A lack of education and necessary skills left Tin Tin Aye hailing from Hpa-an within the Kayin State, Myanmar living within limited means. With her own family struggling financially, when Tin Tin Aye married and bore 5 children, access to appropriate funds became more of an issue.

 

In an attempt to alleviate their situation, her husband opted to seek employment overseas in Malaysia. In order to do this Tin Tin Aye and her family had to borrow funds from local money lenders who charge high interest rates to be able to afford to send her husband to work for an agency abroad. The first money lender they encountered cheated them and took their money. The second time round, Tin Tin Aye’s family were successful but their debt had increased. What was meant to be a way to get Tin Tin Aye and her family out of debt turned out to be an unsuccessful venture. Her husband’s wages were not enough to cover the expenses back home, and the separation was hard. With the decision made for Tin Tin Aye’s husband to return home and seek work locally, her husband’s health deteriorated resulting in more funds needed to be borrowed from the local money lender incurring more debt.

+-------+

Set exercise 1:
Can you reproduce the entries from the line containing "At what distance from" through the end of the entries, replacing "camera" with "observer" and leaving everything else unchanged?
The entries have no connection to the passage about Tin Tin Aye.

(Collection entries)
+-------+

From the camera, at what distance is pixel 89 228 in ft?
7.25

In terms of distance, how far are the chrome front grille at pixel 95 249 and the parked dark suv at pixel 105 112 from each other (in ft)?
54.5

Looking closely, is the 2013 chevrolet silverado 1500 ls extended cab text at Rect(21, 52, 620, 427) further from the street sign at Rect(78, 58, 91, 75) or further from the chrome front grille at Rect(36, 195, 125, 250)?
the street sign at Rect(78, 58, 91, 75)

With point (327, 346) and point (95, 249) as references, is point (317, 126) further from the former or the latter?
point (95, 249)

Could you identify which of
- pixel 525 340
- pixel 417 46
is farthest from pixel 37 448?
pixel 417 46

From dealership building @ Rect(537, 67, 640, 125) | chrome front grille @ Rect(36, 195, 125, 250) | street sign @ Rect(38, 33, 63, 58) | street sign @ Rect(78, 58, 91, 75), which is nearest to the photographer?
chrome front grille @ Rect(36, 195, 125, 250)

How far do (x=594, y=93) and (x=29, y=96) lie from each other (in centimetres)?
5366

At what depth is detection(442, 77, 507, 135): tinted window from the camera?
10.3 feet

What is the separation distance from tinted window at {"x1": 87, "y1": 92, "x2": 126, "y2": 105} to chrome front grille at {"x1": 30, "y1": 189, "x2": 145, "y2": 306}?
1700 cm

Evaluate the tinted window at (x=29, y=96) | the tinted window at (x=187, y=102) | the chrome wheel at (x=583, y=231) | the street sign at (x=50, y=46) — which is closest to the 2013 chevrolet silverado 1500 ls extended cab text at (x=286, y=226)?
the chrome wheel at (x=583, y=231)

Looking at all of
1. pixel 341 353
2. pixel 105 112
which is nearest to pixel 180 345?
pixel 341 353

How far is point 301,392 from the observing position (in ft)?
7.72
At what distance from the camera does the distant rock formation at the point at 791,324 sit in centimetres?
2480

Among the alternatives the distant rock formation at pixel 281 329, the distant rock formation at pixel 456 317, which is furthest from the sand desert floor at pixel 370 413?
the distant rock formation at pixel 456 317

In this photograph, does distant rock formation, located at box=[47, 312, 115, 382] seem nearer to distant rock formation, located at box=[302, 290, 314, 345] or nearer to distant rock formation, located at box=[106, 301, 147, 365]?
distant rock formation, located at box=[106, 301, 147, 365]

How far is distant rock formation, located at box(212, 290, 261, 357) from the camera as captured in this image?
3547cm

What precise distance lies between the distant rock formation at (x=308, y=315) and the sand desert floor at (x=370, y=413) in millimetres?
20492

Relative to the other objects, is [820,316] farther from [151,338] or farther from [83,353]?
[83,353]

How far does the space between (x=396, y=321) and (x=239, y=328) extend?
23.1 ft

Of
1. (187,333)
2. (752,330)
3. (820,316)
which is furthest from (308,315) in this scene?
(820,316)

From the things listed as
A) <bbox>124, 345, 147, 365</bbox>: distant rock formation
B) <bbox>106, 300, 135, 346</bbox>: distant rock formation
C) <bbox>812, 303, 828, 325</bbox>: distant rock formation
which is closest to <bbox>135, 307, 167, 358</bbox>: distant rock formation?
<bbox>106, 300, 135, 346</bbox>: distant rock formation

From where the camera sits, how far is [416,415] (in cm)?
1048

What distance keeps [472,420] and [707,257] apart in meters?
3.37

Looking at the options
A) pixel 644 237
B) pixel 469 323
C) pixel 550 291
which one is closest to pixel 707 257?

+-------+

Set exercise 2:
Could you output the passage about Tin Tin Aye's family word for word, from "In an attempt" to "incurring more debt."?

Output 1:
At what distance from the observer does the distant rock formation at the point at 791,324 sit in centimetres?
2480

Among the alternatives the distant rock formation at pixel 281 329, the distant rock formation at pixel 456 317, which is furthest from the sand desert floor at pixel 370 413?
the distant rock formation at pixel 456 317

In this photograph, does distant rock formation, located at box=[47, 312, 115, 382] seem nearer to distant rock formation, located at box=[302, 290, 314, 345] or nearer to distant rock formation, located at box=[106, 301, 147, 365]?
distant rock formation, located at box=[106, 301, 147, 365]

How far is distant rock formation, located at box(212, 290, 261, 357) from the observer as captured in this image?
3547cm

What precise distance lies between the distant rock formation at (x=308, y=315) and the sand desert floor at (x=370, y=413) in millimetres?
20492

Relative to the other objects, is [820,316] farther from [151,338] or farther from [83,353]?
[83,353]

How far does the space between (x=396, y=321) and (x=239, y=328) extend?
23.1 ft

Of
1. (187,333)
2. (752,330)
3. (820,316)
which is furthest from (308,315) in this scene?
(820,316)

From the things listed as
A) <bbox>124, 345, 147, 365</bbox>: distant rock formation
B) <bbox>106, 300, 135, 346</bbox>: distant rock formation
C) <bbox>812, 303, 828, 325</bbox>: distant rock formation
which is closest to <bbox>135, 307, 167, 358</bbox>: distant rock formation?
<bbox>106, 300, 135, 346</bbox>: distant rock formation

From where the observer sits, how far is [416,415] (in cm)?
1048

What distance keeps [472,420] and [707,257] apart in meters?
3.37

Looking at the options
A) pixel 644 237
B) pixel 469 323
C) pixel 550 291
which one is closest to pixel 707 257?

Output 2:
In an attempt to alleviate their situation, her husband opted to seek employment overseas in Malaysia. In order to do this Tin Tin Aye and her family had to borrow funds from local money lenders who charge high interest rates to be able to afford to send her husband to work for an agency abroad. The first money lender they encountered cheated them and took their money. The second time round, Tin Tin Aye’s family were successful but their debt had increased. What was meant to be a way to get Tin Tin Aye and her family out of debt turned out to be an unsuccessful venture. Her husband’s wages were not enough to cover the expenses back home, and the separation was hard. With the decision made for Tin Tin Aye’s husband to return home and seek work locally, her husband’s health deteriorated resulting in more funds needed to be borrowed from the local money lender incurring more debt.